Призвание. О выборе, долге и нейрохирургии - Марш Генри
Шрифт:
Интервал:
Закладка:
– Если убрать часть опухоли и освободить немного места, то можно выиграть ему время, – отозвался тот.
– Но сможет ли операция изменить его личность в лучшую сторону?
– Ну, может и помочь.
Я ответил не сразу.
– Что-то я в этом сомневаюсь, – наконец заключил я. – Но это ваш пациент. К тому же я его вообще не видел. Вы уже поговорили с ним и его семьей?
– Да.
– Так, уже девять, – прервал я совещание. – Давайте посмотрим, что там у нас с койками, чтобы понять, можно ли приступать к операциям.

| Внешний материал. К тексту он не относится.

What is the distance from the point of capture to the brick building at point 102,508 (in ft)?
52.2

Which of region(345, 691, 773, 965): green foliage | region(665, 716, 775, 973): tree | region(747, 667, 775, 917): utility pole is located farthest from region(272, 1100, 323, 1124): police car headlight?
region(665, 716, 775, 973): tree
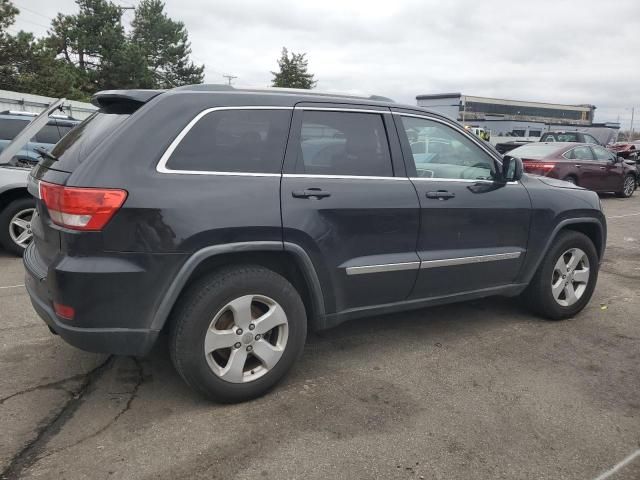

Через час Тим и Сами начали оперировать румынку. Бóльшую часть времени я просидел на скамейке, прислонившись спиной к стене, пока они не спеша удаляли опухоль. Свет в операционной был приглушен, поскольку Тим и Сами пользовались микроскопом, так что я задремал, убаюканный привычными звуками: пиканьем анестезиологических мониторов, шумом аппарата искусственной вентиляции легких, голосом Тима, дающего указания Сами и операционной медсестре Агнес, шипением вакуумного отсоса, с помощью которого Тим удалял опухоль из головы пациентки. «Зубчатые щипцы… зажим Эдсона… диатермические щипцы… Агнес, пожалуйста, тампон… Сами, можешь здесь отсосать?… Тут немного крови… Ага, получилось!..»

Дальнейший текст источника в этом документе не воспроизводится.